OPEC+ members are set to approve another small output hike for December when they meet online on Sunday, according to delegates, as the group cautiously continues reclaiming market share.
Key members led by Saudi Arabia are expected to ratify the revival of roughly 137,000 barrels a day of halted production at the meeting that starts at 5 p.m.Vienna time, the delegates said. The level would maintain the pace of small increases already announced for October and November.
The Organization of the Petroleum Exporting Countries and its partners are drip-feeding the return of 1.65 million barrels a day halted two years ago, after rapidly restarting another layer of production earlier this year. They’re going ahead despite signs that a long-awaited surplus is emerging, and warnings of a bigger glut next year.
The meeting takes place against a backdrop of increased pressure on Russia, the co-leader of the alliance, after the US sanctioned its two largest oil producers last month in a major escalation. While the move helped support prices after they dropped to a five-month low, one delegate said it’s too early for OPEC+ to gauge the overall market impact of the measures.
Saudi Crown Prince Mohammed bin Salman heads later this month to Washington to meet President Donald Trump, who has repeatedly called on OPEC to help bring down fuel prices.
Brent crude futures are down about 13% this year, settling below $65 a barrel on Friday. As well as the sanctions on Russia, they’ve also drawn support from a one-year truce on trade tariffs reached last week between Washington and Beijing.
OPEC+’s actual output increases have fallen significantly short of the advertised volumes, as some members atone for earlier overproduction and others struggle to pump more, limiting the impact on the market.

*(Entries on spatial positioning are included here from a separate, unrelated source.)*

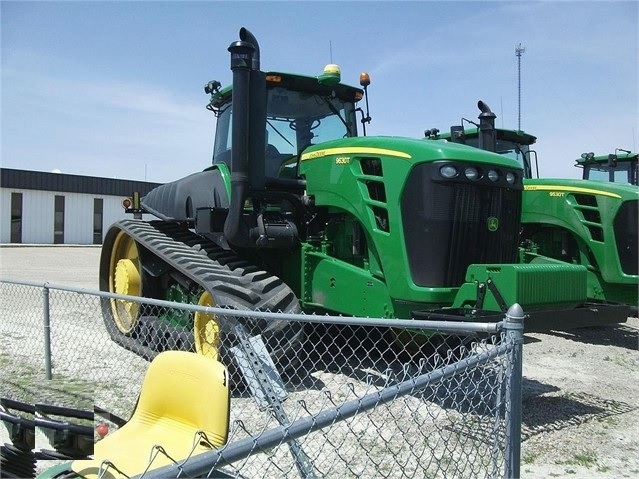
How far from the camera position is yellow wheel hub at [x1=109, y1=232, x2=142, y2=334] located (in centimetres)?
691

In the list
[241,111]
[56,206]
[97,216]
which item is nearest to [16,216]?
[56,206]

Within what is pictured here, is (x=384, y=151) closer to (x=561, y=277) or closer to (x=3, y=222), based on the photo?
(x=561, y=277)

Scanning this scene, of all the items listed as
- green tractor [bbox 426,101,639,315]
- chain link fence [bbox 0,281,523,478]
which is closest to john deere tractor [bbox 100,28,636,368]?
chain link fence [bbox 0,281,523,478]

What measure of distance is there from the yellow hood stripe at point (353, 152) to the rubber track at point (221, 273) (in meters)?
1.16

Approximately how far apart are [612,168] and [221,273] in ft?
26.4

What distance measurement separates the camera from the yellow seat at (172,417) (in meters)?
2.60

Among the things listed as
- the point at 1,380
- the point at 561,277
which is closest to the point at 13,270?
the point at 1,380

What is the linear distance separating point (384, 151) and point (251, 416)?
7.43ft

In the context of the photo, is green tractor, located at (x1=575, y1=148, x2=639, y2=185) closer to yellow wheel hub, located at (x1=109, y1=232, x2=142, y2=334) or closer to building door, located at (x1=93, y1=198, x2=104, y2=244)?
yellow wheel hub, located at (x1=109, y1=232, x2=142, y2=334)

OPEC+ has repeatedly said that its decision to revive production this year — despite industry-wide warnings of a price slump — has been driven by “healthy market fundamentals” and low inventory levels. The resilience of prices for much of the year, even as the group restored a 2.2 million-barrel supply tranche a year early, partly validated their stance.
Yet there are increasing signs that, with demand in top consumer China cooling and supply across the Americas booming, the world market is now tipping into oversupply. Top trading houses like Trafigura Group say the excess has arrived, pointing to an accumulation of barrels on the world’s tanker fleet.
The International Energy Agency in Paris predicts that world supplies could exceed demand this quarter by more 3 million barrels a day, and then balloon to an unprecedented glut next year, at least on paper. JPMorgan Chase & Co. and Goldman Sachs Group Inc. forecast further price losses below $60 per barrel.